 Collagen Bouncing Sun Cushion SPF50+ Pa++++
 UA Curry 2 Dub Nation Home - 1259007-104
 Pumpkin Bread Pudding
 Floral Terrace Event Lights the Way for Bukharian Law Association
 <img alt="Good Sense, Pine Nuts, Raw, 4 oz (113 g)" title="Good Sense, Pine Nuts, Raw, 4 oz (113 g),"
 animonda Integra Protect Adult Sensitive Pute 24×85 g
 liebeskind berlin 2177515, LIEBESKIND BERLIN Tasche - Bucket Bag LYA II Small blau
+ + + + +
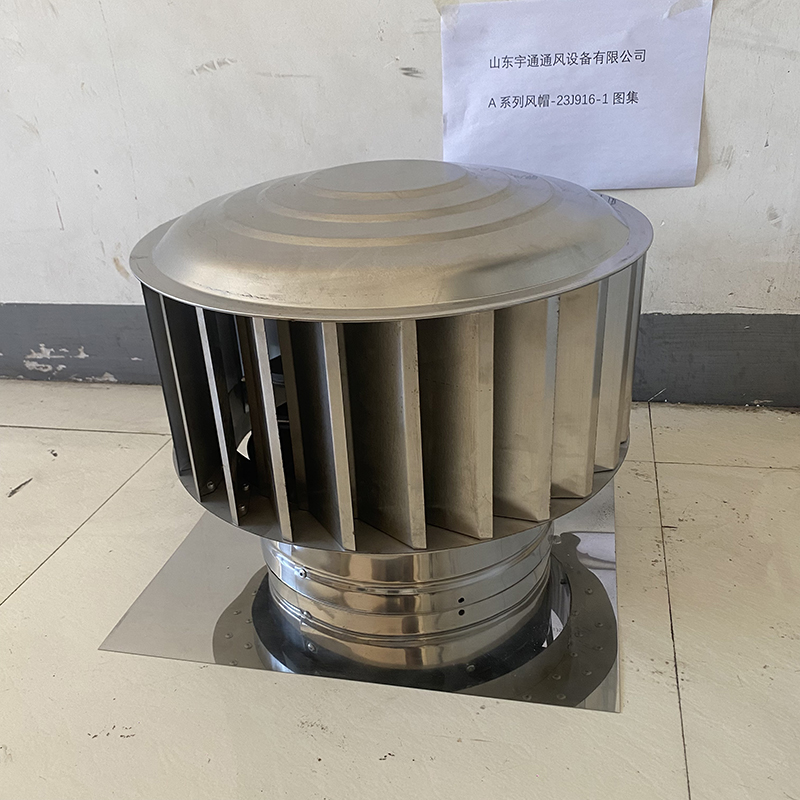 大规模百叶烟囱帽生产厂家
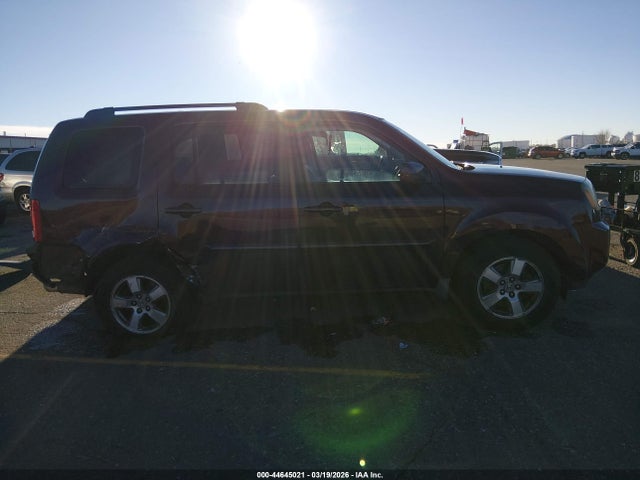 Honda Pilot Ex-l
+ + + + +
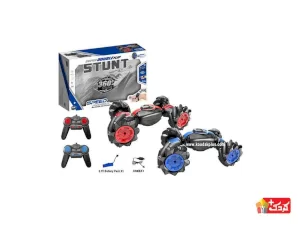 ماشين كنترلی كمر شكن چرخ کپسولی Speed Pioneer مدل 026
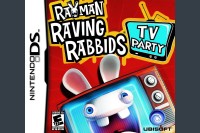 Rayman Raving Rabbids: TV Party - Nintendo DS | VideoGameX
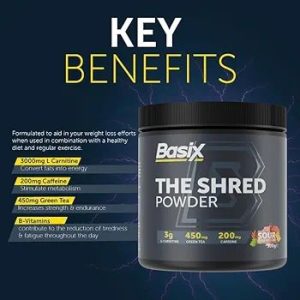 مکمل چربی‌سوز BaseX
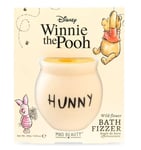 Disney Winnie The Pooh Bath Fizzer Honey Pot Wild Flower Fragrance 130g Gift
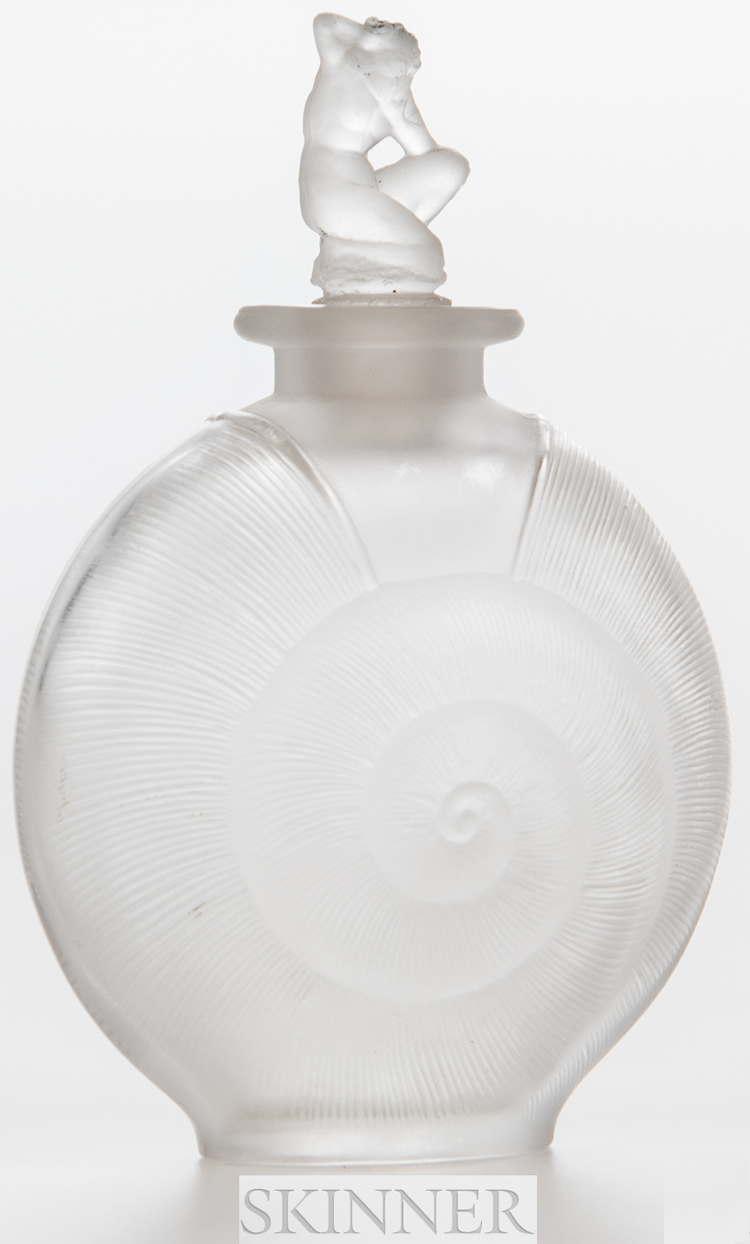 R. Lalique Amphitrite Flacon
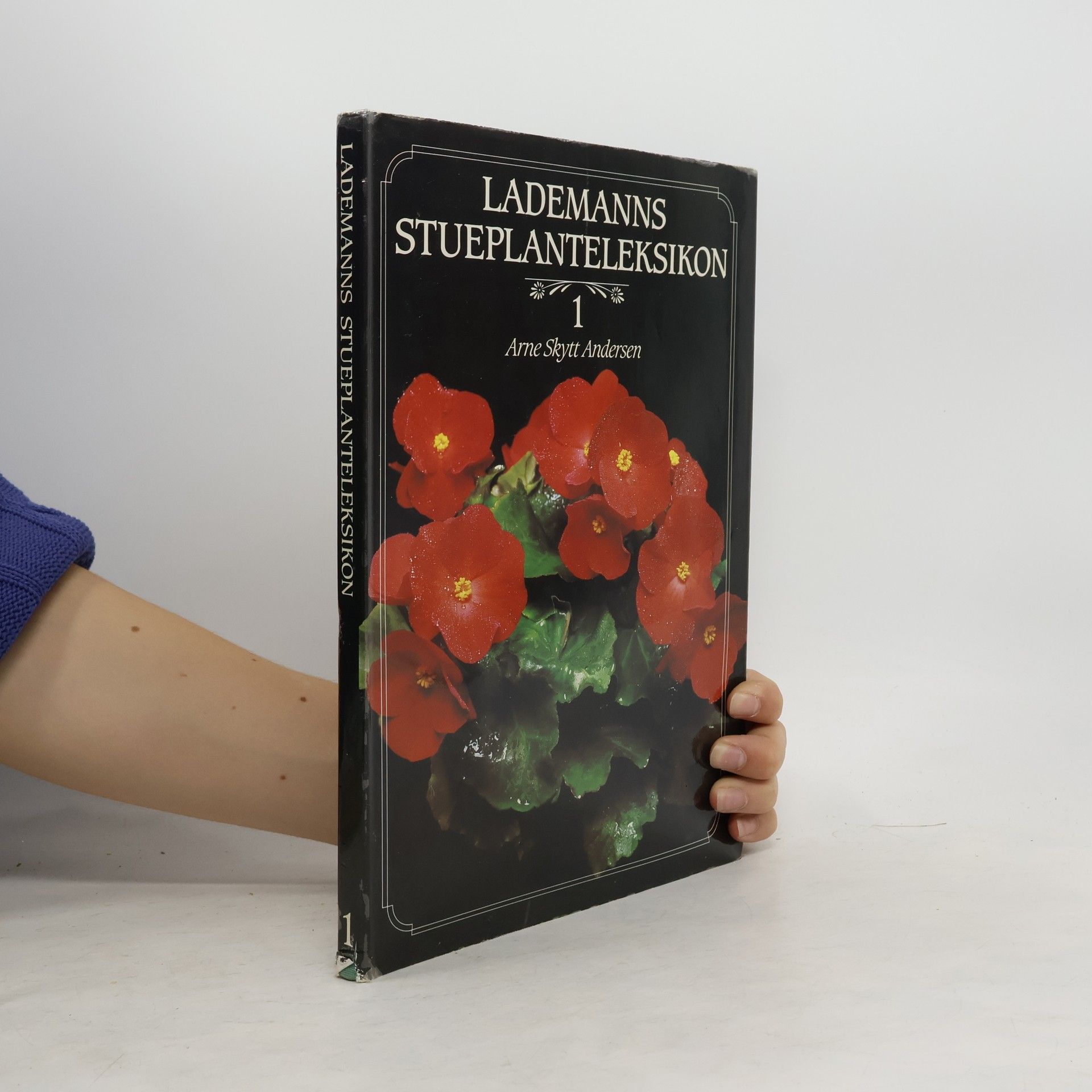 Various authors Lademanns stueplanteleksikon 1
+ + + + +
Your task: Set down again, word for word, every line from the one with "مکمل چربی‌سوز BaseX" to the one with "Various authors Lademanns" in the entries above, and omit the pictures.

Answer box:
 مکمل چربی‌سوز BaseX
 Disney Winnie The Pooh Bath Fizzer Honey Pot Wild Flower Fragrance 130g Gift
 R. Lalique Amphitrite Flacon
 Various authors Lademanns stueplanteleksikon 1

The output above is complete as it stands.